═══ EXERCISE MATERIAL ═══
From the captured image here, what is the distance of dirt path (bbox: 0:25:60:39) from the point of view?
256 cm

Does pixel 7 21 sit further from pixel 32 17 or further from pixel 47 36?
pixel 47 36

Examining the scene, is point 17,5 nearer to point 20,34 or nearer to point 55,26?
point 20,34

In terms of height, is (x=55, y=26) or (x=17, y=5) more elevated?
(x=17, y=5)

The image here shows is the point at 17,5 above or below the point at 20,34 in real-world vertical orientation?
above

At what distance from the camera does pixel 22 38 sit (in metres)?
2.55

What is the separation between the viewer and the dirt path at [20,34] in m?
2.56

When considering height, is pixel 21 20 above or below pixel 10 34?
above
═══
═══ EXERCISE MATERIAL ═══
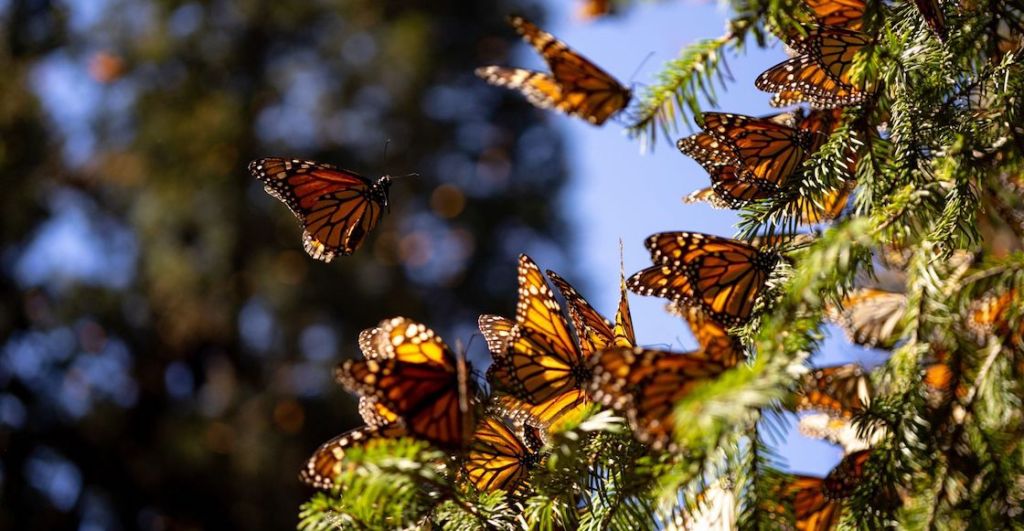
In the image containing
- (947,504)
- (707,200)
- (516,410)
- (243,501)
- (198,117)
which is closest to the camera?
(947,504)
═══
**WHAT YOU ARE ASKED TO DO:** Copy every line of the records above that contains the word "distance".

**EXERCISE OUTPUT:**
From the captured image here, what is the distance of dirt path (bbox: 0:25:60:39) from the point of view?
At what distance from the camera does pixel 22 38 sit (in metres)?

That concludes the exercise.